======== Material shown

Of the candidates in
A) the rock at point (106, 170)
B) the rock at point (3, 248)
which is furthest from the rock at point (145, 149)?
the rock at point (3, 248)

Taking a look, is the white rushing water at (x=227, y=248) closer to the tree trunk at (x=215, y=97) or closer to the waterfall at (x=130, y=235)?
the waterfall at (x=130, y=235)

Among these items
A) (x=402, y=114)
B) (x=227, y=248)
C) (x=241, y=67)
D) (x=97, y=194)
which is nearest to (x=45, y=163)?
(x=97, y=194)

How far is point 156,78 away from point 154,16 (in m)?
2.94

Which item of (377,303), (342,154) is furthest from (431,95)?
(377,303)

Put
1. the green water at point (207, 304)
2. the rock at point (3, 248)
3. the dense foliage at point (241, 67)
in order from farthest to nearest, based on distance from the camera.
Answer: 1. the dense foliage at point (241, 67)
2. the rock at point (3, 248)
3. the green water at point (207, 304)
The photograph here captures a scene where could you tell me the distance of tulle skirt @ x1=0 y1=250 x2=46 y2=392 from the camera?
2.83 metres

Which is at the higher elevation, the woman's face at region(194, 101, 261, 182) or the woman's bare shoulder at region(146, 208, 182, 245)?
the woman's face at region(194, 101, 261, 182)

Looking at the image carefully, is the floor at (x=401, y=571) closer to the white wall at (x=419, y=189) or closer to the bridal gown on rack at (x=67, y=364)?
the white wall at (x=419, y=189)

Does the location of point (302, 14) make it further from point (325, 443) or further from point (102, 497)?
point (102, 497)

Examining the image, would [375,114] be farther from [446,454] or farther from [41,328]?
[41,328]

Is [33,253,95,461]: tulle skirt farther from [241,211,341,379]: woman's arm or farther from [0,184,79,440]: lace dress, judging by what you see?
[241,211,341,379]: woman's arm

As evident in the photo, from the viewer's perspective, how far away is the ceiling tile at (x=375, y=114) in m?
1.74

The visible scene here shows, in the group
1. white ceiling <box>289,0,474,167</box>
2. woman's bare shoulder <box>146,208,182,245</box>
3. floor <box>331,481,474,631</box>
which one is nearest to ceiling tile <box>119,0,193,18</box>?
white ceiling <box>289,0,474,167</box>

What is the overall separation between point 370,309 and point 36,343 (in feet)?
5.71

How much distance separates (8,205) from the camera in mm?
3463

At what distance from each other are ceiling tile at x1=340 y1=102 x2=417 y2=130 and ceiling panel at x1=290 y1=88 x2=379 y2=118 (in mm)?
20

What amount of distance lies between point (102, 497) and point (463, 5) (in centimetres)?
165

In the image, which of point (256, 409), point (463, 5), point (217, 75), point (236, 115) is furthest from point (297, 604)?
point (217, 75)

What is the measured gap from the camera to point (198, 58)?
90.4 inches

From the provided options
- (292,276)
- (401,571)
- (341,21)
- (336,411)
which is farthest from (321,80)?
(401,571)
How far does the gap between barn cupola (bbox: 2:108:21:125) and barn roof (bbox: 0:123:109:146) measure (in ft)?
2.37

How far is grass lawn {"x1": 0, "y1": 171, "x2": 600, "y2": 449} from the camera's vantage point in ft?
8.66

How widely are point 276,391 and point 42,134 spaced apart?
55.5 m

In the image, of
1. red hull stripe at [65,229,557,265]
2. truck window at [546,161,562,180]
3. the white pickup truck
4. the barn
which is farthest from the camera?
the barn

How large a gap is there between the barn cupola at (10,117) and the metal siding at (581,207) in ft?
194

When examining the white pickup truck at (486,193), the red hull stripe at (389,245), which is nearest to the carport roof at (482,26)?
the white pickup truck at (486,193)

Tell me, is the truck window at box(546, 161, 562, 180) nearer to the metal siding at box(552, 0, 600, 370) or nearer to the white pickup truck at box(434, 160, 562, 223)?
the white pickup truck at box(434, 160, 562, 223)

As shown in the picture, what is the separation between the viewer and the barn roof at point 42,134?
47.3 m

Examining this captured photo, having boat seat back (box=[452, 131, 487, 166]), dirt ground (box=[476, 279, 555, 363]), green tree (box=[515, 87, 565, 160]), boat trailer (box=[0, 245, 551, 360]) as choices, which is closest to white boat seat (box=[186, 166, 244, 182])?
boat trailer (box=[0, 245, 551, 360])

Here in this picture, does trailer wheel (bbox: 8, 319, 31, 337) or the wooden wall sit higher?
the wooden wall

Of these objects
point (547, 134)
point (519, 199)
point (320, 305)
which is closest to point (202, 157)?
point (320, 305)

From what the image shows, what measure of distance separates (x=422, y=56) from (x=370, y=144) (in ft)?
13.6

================

Instruction: Extract all of the data above and output it character for character.

Answer to the task:
Of the candidates in
A) the rock at point (106, 170)
B) the rock at point (3, 248)
which is furthest from the rock at point (145, 149)?
the rock at point (3, 248)

Taking a look, is the white rushing water at (x=227, y=248) closer to the tree trunk at (x=215, y=97) or closer to the waterfall at (x=130, y=235)?
the waterfall at (x=130, y=235)

Among these items
A) (x=402, y=114)
B) (x=227, y=248)
C) (x=241, y=67)
D) (x=97, y=194)
which is nearest to (x=45, y=163)?
(x=97, y=194)

How far is point 156,78 away from point 154,16 (in m)?
2.94

Which item of (377,303), (342,154) is furthest from (431,95)?
(377,303)

Put
1. the green water at point (207, 304)
2. the rock at point (3, 248)
3. the dense foliage at point (241, 67)
in order from farthest to nearest, based on distance from the camera.
Answer: 1. the dense foliage at point (241, 67)
2. the rock at point (3, 248)
3. the green water at point (207, 304)
The photograph here captures a scene where could you tell me the distance of tulle skirt @ x1=0 y1=250 x2=46 y2=392 from the camera?
2.83 metres

Which is at the higher elevation, the woman's face at region(194, 101, 261, 182) or the woman's bare shoulder at region(146, 208, 182, 245)?
the woman's face at region(194, 101, 261, 182)

Looking at the image carefully, is the floor at (x=401, y=571) closer to the white wall at (x=419, y=189) or closer to the bridal gown on rack at (x=67, y=364)?
the white wall at (x=419, y=189)

Does the location of point (302, 14) make it further from point (325, 443) or further from point (102, 497)?
point (102, 497)

Examining the image, would [375,114] be farther from [446,454] or farther from [41,328]?
[41,328]

Is [33,253,95,461]: tulle skirt farther from [241,211,341,379]: woman's arm or farther from [0,184,79,440]: lace dress, judging by what you see?
[241,211,341,379]: woman's arm

As evident in the photo, from the viewer's perspective, how far away is the ceiling tile at (x=375, y=114) in m?
1.74

The visible scene here shows, in the group
1. white ceiling <box>289,0,474,167</box>
2. woman's bare shoulder <box>146,208,182,245</box>
3. floor <box>331,481,474,631</box>
which one is nearest to ceiling tile <box>119,0,193,18</box>?
white ceiling <box>289,0,474,167</box>

What is the overall separation between point 370,309 and point 36,343 (in feet)?
5.71

How much distance separates (8,205) from the camera in mm?
3463

At what distance from each other are ceiling tile at x1=340 y1=102 x2=417 y2=130 and ceiling panel at x1=290 y1=88 x2=379 y2=118 (in mm)?
20

What amount of distance lies between point (102, 497) and point (463, 5) (in centimetres)?
165

In the image, which of point (256, 409), point (463, 5), point (217, 75), point (236, 115) is furthest from point (297, 604)?
point (217, 75)

What is the measured gap from the camera to point (198, 58)?
90.4 inches

From the provided options
- (292,276)
- (401,571)
- (341,21)
- (336,411)
which is farthest from (321,80)?
(401,571)
How far does the gap between barn cupola (bbox: 2:108:21:125) and barn roof (bbox: 0:123:109:146) measure (in ft)?
2.37

How far is grass lawn {"x1": 0, "y1": 171, "x2": 600, "y2": 449} from the camera's vantage point in ft?
8.66

How widely are point 276,391 and point 42,134 spaced apart?
55.5 m

In the image, of
1. red hull stripe at [65,229,557,265]
2. truck window at [546,161,562,180]
3. the white pickup truck
4. the barn
which is farthest from the camera?
the barn

How large a gap is there between the barn cupola at (10,117) and the metal siding at (581,207) in ft?
194

When examining the white pickup truck at (486,193), the red hull stripe at (389,245), which is nearest to the carport roof at (482,26)?
the white pickup truck at (486,193)

Tell me, is the truck window at box(546, 161, 562, 180) nearer to the metal siding at box(552, 0, 600, 370) or nearer to the white pickup truck at box(434, 160, 562, 223)?
the white pickup truck at box(434, 160, 562, 223)

As shown in the picture, what is the separation between the viewer and the barn roof at point 42,134?
47.3 m

Examining this captured photo, having boat seat back (box=[452, 131, 487, 166]), dirt ground (box=[476, 279, 555, 363]), green tree (box=[515, 87, 565, 160]), boat trailer (box=[0, 245, 551, 360]) as choices, which is closest to white boat seat (box=[186, 166, 244, 182])?
boat trailer (box=[0, 245, 551, 360])

Here in this picture, does trailer wheel (bbox: 8, 319, 31, 337) or the wooden wall sit higher?
the wooden wall

Of these objects
point (547, 134)
point (519, 199)
point (320, 305)
which is closest to point (202, 157)?
point (320, 305)

From what the image shows, what measure of distance separates (x=422, y=56) from (x=370, y=144) (in ft)?
13.6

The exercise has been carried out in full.